* [PROMPT A]
In the PGSpider announcement, what does PGSpider use to let PostgreSQL access a number of data sources?
* [PROMPT B]
Write out, word for word, the stretch of the PGSpider announcement that begins at the words "We have just" and stops after "one SQL easily.".

PGSpider extention is newly released

Posted on 2021-08-30 by Toshiba
Related Open Source

We have just newly released PGSpider extension(pgspider_ext).

This is an extension to construct High-Performance SQL Cluster Engine for distributed big data.
PGSpider enables PostgreSQL to access a number of data sources using Foreign Data Wrapper(FDW) and retrieves the distributed data source vertically.

The main feature is:
* Node partitioned table
User can get records in multi tables on some data sources by one SQL easily.
If there are 2 data sources which have the following records:

    SELECT * FROM t1_node1; -- @node1
       i | t
     ----+---
      10 | a
      11 | b
    (2 rows)

    SELECT * FROM t1_node2; -- @node2
       i | t
     ----+---
      20 | c
      21 | d
    (2 rows)

PGSpider enables to collect these records with node identifier column like:

    SELECT * FROM t1;
      i | t | node
    ----+---+-------
     10 | a | node1
     11 | b | node1
     20 | c | node2
     21 | d | node2
     (4 rows)

* [INFORMATION PROVIDED]
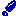 あ
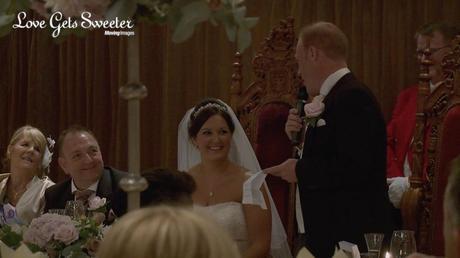 A Warm Warrington Wedding Nicola and Barrys Highlight23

* [EXPECTED OUTPUT A]
It uses Foreign Data Wrapper (FDW).

* [EXPECTED OUTPUT B]
We have just newly released PGSpider extension(pgspider_ext).

This is an extension to construct High-Performance SQL Cluster Engine for distributed big data.
PGSpider enables PostgreSQL to access a number of data sources using Foreign Data Wrapper(FDW) and retrieves the distributed data source vertically.

The main feature is:
* Node partitioned table
User can get records in multi tables on some data sources by one SQL easily.